Wyatt hit Send on a text to Parker and crept toward his front door, weapon ready. The neighbor lady who cleaned his house had a key, but today wasn’t her day. She’d never even so much as left the place unlocked—even though Wyatt did it all the time. He had nothing worth stealing, and she’d never leave the door open anyway.

Entranceway was clear. It wasn’t a big place, maybe eleven hundred square feet total, but the layout was like a maze. The blind corners had given him pause when he’d bought it, but he’d figured one day he might need the defensive advantage in his home. Guess that day is today.

Kitchen was clear.

Hall. Living room. Same.

The door to his bedroom was wide, so he peered around the corner.

“Don’t just stand there, come in.”

Wyatt went gun first, just to make the point. “Hands on your head, you’re under arrest.”

Mr. Thomas turned. “I don’t think so.” A vicious scratch had left a raw red line from the corner of his left eye down to his jaw.

Wyatt lifted his chin. “Nina do that to you?”

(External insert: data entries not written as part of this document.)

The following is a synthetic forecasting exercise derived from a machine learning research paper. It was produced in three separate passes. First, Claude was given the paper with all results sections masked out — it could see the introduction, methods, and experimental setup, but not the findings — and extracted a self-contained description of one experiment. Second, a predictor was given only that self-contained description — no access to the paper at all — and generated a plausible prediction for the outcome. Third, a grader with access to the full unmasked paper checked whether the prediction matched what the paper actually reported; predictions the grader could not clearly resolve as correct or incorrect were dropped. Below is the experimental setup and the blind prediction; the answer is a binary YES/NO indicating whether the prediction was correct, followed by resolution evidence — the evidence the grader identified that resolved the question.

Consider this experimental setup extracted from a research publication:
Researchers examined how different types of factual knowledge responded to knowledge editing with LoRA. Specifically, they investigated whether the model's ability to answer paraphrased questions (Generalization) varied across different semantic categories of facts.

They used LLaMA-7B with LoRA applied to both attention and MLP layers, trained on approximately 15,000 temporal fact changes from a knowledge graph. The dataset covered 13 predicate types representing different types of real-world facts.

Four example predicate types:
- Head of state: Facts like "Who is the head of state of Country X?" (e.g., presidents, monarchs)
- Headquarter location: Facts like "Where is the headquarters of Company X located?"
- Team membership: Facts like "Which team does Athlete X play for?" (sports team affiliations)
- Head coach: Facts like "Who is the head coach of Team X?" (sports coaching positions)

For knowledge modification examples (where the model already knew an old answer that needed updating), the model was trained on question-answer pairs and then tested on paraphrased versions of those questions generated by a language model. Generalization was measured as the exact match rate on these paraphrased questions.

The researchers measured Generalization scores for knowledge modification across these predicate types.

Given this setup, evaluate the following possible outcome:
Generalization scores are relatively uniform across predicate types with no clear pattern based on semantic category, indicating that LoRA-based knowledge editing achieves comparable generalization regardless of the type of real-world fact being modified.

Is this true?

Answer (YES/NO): NO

Mr. Thomas’s eyes narrowed.

“I said hands on your head.”

The man cocked his head to the side. “Hmm. I don’t see it.”

Was Wyatt supposed to know what he was talking about? The man had broken into his cabin to chat, but Wyatt wasn’t going to assume an attack wouldn’t be forthcoming.

“Especially considering the ‘victim, father’ angle.” The man’s accent was upper class. He likely blended in well at the country club, especially in that tailored shirt and slacks and those loafers. He must have changed after tussling with Nina on the grass the night before.

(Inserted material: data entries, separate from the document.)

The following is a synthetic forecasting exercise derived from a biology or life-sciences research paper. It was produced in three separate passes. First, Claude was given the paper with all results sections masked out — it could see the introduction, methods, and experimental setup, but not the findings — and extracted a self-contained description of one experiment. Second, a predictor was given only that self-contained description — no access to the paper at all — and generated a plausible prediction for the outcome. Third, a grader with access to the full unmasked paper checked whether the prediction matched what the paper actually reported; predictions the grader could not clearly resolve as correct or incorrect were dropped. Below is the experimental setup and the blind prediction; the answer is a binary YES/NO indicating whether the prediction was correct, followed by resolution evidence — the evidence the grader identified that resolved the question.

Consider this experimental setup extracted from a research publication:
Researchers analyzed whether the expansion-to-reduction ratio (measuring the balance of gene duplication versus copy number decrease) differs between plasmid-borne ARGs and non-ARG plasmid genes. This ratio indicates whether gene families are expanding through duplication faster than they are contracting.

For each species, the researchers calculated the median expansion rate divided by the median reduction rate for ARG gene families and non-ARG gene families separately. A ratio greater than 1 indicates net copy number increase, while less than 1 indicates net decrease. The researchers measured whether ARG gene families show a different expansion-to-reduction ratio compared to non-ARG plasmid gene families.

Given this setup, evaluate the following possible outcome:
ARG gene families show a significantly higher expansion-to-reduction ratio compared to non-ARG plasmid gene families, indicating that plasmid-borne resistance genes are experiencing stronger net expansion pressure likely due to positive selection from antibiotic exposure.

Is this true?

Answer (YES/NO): NO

Wyatt said, “Is that supposed to mean something to me?”

The longer Wyatt could get him to peaceably hang around, the better chance he and Parker had of bringing the guy in without too much hassle. They’d brought down violent criminals before, and if a physical altercation could be avoided, that was preferable. But the man was going down. He’d shot Tashi. And while she would recover, Karl was a total wreck.

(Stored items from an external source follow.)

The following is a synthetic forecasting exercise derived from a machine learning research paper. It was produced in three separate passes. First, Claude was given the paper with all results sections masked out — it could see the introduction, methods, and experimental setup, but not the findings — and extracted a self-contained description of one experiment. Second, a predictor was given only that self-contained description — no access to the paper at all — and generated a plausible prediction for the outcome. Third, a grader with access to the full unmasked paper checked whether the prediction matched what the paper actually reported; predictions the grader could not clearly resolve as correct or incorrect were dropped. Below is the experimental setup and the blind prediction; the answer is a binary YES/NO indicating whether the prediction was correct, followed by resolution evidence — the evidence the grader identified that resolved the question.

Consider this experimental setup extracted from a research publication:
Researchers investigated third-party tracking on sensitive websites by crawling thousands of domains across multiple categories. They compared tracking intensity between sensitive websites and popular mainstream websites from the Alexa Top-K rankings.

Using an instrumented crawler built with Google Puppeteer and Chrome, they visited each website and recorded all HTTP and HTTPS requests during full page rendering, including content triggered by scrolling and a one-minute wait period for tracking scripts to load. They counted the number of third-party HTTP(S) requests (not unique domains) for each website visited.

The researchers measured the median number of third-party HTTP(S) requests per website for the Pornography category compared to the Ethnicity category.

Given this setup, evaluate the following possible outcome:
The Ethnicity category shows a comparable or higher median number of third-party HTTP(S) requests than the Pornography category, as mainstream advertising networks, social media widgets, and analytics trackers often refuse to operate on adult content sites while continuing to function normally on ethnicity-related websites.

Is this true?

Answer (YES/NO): NO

Wyatt didn’t blame him. Thinking Nina might have been hurt, it had felt like his heart stopped beating for a second. He couldn’t imagine what Karl was feeling.

Parker hadn’t replied, but he would be here in minutes. Wyatt just had to stall.

“I spent the day doing my homework.” Mr. Thomas turned slowly. He surveyed the photo frames on Wyatt’s dresser, old family pictures. His parents’ vow renewal. He lifted a picture of Wyatt and his brother with their arms around their father, the shorter, gray-haired man between them.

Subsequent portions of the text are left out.